(Stored data)
◇ ◇ ◇ ◇

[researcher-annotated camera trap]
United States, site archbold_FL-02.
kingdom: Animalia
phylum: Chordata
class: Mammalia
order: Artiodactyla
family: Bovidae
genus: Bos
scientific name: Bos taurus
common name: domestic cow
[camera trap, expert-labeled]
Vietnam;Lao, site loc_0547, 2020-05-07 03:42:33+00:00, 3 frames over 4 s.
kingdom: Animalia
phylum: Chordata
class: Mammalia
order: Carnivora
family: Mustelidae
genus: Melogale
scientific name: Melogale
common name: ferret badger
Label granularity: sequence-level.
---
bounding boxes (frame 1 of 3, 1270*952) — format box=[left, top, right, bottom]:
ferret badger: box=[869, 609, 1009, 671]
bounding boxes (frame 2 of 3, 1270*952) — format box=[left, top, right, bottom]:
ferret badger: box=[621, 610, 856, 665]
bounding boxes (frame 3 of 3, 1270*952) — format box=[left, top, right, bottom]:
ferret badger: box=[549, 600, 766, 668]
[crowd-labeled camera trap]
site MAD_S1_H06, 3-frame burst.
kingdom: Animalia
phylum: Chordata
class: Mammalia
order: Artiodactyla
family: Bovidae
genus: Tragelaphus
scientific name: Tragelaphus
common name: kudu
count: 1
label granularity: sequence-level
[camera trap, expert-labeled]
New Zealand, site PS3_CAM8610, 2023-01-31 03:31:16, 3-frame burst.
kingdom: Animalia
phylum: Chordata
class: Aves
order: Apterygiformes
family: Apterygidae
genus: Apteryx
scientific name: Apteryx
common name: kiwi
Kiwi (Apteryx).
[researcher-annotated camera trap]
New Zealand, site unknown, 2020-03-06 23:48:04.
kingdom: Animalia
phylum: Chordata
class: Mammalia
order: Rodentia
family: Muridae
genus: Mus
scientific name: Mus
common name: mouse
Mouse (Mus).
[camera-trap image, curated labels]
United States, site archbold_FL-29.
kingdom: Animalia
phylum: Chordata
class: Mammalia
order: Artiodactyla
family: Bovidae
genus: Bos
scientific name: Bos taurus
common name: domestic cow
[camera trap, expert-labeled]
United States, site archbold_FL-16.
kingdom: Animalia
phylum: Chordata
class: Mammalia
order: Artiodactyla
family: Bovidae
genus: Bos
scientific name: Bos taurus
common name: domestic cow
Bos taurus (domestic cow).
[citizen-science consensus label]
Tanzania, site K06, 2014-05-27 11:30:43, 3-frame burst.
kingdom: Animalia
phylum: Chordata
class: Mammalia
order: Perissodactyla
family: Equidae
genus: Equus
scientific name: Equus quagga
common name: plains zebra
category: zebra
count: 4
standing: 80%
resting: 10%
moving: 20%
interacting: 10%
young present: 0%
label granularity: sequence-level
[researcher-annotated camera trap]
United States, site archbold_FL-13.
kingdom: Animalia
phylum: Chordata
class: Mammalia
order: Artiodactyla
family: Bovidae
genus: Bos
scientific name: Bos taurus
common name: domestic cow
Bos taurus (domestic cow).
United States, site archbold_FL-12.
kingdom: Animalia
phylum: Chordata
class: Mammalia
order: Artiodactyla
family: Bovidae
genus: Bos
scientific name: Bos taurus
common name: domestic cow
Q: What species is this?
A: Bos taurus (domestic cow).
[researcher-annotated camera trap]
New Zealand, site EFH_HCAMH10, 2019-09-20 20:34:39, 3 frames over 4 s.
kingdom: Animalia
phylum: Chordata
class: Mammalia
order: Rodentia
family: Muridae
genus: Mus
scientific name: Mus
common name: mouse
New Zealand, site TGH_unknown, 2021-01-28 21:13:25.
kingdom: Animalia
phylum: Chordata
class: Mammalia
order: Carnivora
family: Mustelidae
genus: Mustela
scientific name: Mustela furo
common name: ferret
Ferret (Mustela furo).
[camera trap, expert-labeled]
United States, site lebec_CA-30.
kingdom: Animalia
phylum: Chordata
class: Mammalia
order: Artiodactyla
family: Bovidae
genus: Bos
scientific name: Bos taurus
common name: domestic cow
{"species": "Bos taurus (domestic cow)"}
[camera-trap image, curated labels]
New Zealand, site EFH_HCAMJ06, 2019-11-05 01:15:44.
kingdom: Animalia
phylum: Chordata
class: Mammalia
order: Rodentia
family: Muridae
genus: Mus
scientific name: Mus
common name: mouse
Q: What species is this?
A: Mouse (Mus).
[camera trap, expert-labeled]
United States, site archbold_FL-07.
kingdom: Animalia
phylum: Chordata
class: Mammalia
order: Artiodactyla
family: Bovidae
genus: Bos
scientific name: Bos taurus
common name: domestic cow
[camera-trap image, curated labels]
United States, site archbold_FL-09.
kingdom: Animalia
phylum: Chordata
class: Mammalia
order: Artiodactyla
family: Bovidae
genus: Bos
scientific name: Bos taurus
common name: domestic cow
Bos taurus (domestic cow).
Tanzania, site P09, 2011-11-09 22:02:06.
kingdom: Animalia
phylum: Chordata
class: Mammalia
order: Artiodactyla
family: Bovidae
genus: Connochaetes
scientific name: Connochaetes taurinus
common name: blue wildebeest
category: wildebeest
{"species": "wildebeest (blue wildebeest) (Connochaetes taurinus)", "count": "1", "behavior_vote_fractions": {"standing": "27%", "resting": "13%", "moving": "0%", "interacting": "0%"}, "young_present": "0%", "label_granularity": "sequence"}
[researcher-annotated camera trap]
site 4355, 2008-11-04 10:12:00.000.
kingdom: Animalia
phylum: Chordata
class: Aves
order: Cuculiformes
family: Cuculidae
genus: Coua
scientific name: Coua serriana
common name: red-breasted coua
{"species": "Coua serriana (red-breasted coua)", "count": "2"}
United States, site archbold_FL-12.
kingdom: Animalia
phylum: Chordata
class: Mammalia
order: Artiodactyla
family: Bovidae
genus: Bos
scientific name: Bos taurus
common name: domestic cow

◇ ◇ ◇ ◇

## Instructions to follow:
Show each line of the records above containing "Connochaetes".

## Written solution:
genus: Connochaetes
scientific name: Connochaetes taurinus
{"species": "wildebeest (blue wildebeest) (Connochaetes taurinus)", "count": "1", "behavior_vote_fractions": {"standing": "27%", "resting": "13%", "moving": "0%", "interacting": "0%"}, "young_present": "0%", "label_granularity": "sequence"}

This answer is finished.